> **WHAT THIS TASK INVOLVES**: No pictures belong in the copy, but every line of the material below must be reproduced exactly.

> **AVAILABLE RECORDS**:
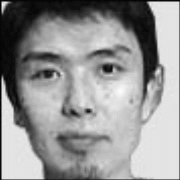 Portrait de Daisuke Igarashi
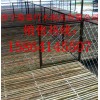 建設規范羊床設備/竹羊床/羊床制作/羊床價格/羊床廠家羊床圖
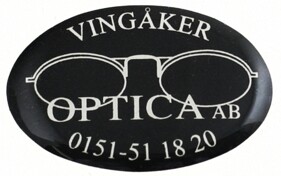 30 x 20 mm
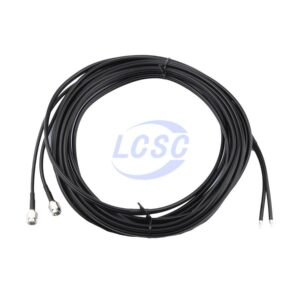 HJ Tech 3C2033A03-016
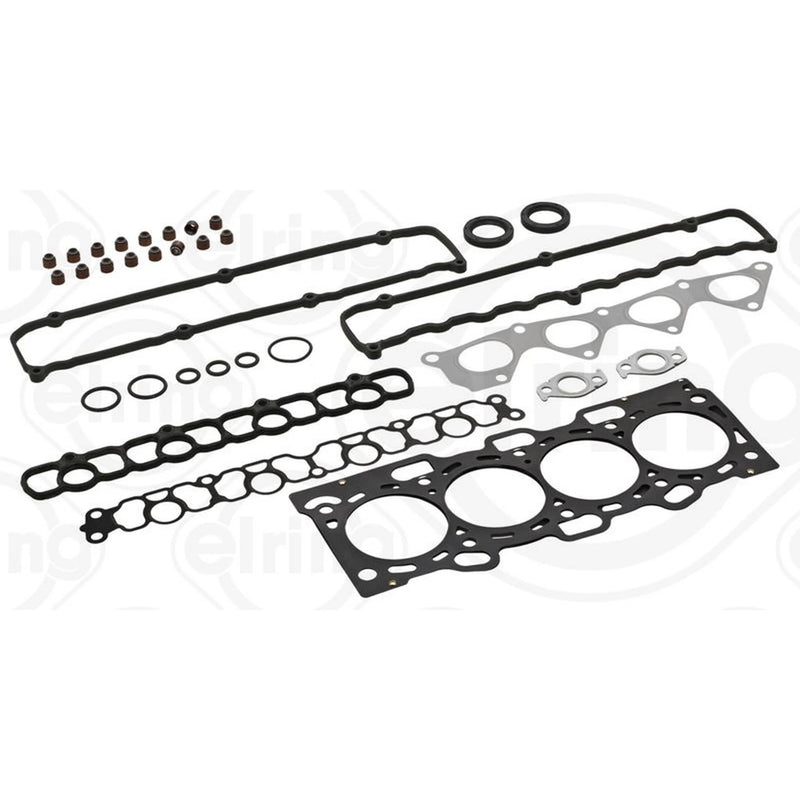 Elring Cylinder Head Gasket Kit 343.370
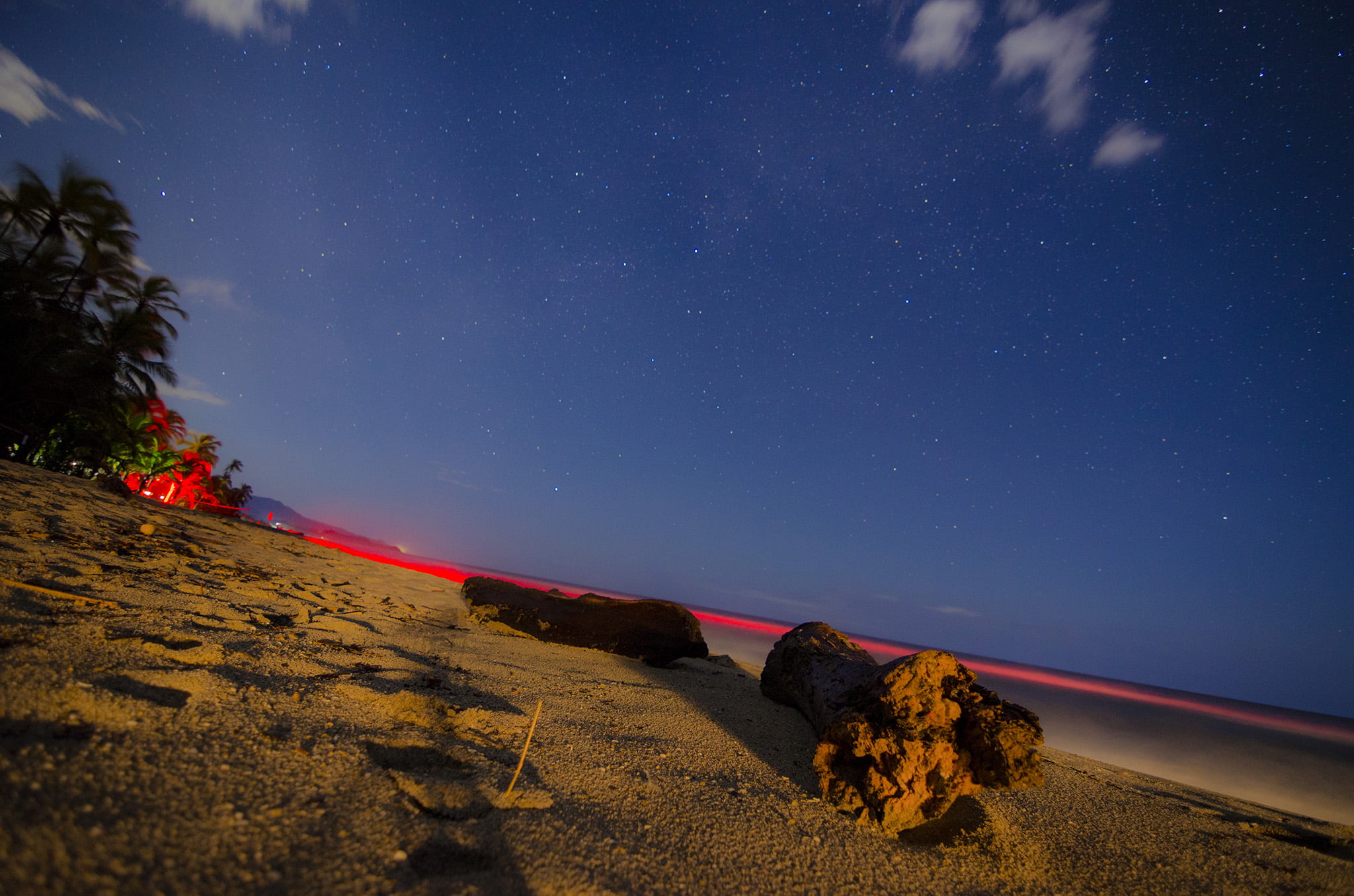 Parque Nacional Tayrona, joya colombiana Parque Nacional Tayrona, joya colombiana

> **WRITTEN RESPONSE**:
 Portrait de Daisuke Igarashi
 建設規范羊床設備/竹羊床/羊床制作/羊床價格/羊床廠家羊床圖
 30 x 20 mm
 HJ Tech 3C2033A03-016
 Elring Cylinder Head Gasket Kit 343.370
 Parque Nacional Tayrona, joya colombiana Parque Nacional Tayrona, joya colombiana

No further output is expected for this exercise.